FIG. 2 shows the relationship between time and oxygen concentration when the oxygen concentration measurement chamber 13 is alternately opened and closed. In FIG. 2, the closed period of the oxygen concentration measurement chamber 13 is shaded. One measurement is 10 minutes. It can be seen from FIG. 2 that when the oxygen concentration measurement chamber 13 is closed, the internal DO value decreases almost linearly, and when it is opened after 30 minutes, it quickly becomes equal to the outer DO value. The average consumption rate during this period was 77 ± 11 mg O ₂ m ⁻² h ⁻¹ .

1 is a partially cutaway perspective view of an apparatus according to a preferred embodiment of the present invention. It is a graph which shows the relationship between the time in oxygen concentration measurement chamber 13, and oxygen concentration.

Explanation of symbols

DESCRIPTION OF SYMBOLS 1 Seabed oxygen consumption measuring device 10 Lifting device 11 Acrylic transparent plate 12 Transparent cylindrical body 13 Oxygen concentration measuring chamber 14 Optical dissolved oxygen meter 15 Stirring device 20 Frame skeleton 21, 22, 23, 24 Frame 26, 27, 28, 29 Bottom frame 25a, 25b, 30a, 30b, 31a, 31b, 36a, 36b, 37a, 37b Construction frame 32, 33, 34, 35 Vertical frame 40 Support column 41 Frame 42 Ring 51 Optical dissolved oxygen meter 52 Water temperature salinity meter 53 Wiper type photon meter 54 Chlorophyll turbidimeter 55 Battery case

Claims (5)

  A transparent cylindrical body having a bottom surface and a partly upper surface open to a construction frame that is constructed at a substantial center of an upper surface formed by four upper side frames of a frame skeleton framed in a substantially square shape and is laid between a pair of upper side frames. The upper ends of a plurality of support columns that are fixed to a lifting frame for raising and lowering the frame, and that are substantially at the center of the bottom surface formed by the four bottom frames and are erected on a construction frame constructed between a pair of bottom frames. When the transparent disk is horizontally supported and the cylindrical body descends, the transparent disk becomes the upper surface of the cylindrical body to form an oxygen concentration measuring chamber, and the oxygen concentration measurement is performed on the transparent disk.
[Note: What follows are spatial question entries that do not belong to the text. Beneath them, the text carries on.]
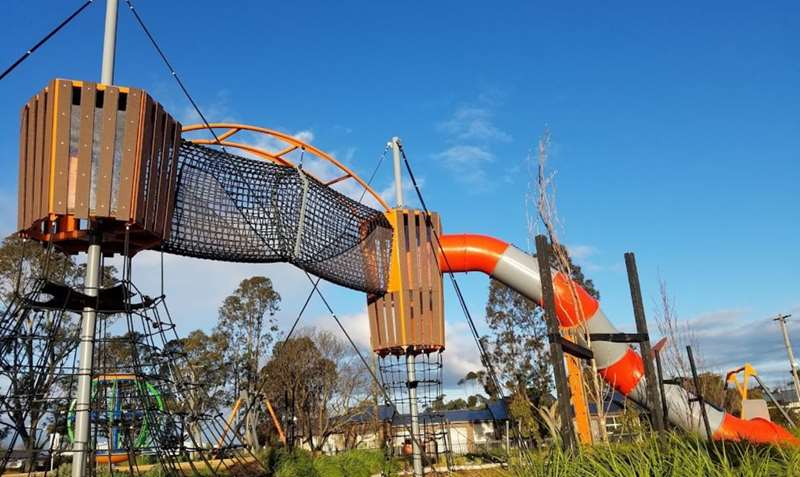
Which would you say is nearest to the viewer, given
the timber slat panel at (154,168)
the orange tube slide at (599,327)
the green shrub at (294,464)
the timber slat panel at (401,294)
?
the timber slat panel at (154,168)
An ocean bottom oxygen consumption measuring device, comprising: an optical dissolved oxygen meter for measuring the amount of dissolved oxygen in a room; and a stirrer for stirring the room.   The seabed oxygen consumption measuring device according to claim 1, wherein the transparent cylindrical body and the transparent disk are made of acrylic resin.   The seabed oxygen consumption measuring device according to claim 1 or 2, wherein a water quality meter for measuring water quality in the oxygen concentration measuring chamber is disposed on the transparent disk.   At least one of an optical dissolved oxygen meter, a water temperature salinity meter, a wiper photon meter, and a chlorophyll turbidimeter so that the oxygen concentration measurement chamber is not shielded from a frame constructed between a pair of vertical frames of the frame skeleton. The seabed oxygen consumption measuring device according to any one of claims 1 to 3, wherein one is installed.   2. Another construction frame is constructed between a pair of vertical frames opposite to the construction frame constructed between the pair of vertical frames, and a battery case is mounted on the other construction frame. The seabed oxygen consumption measuring device according to any one of?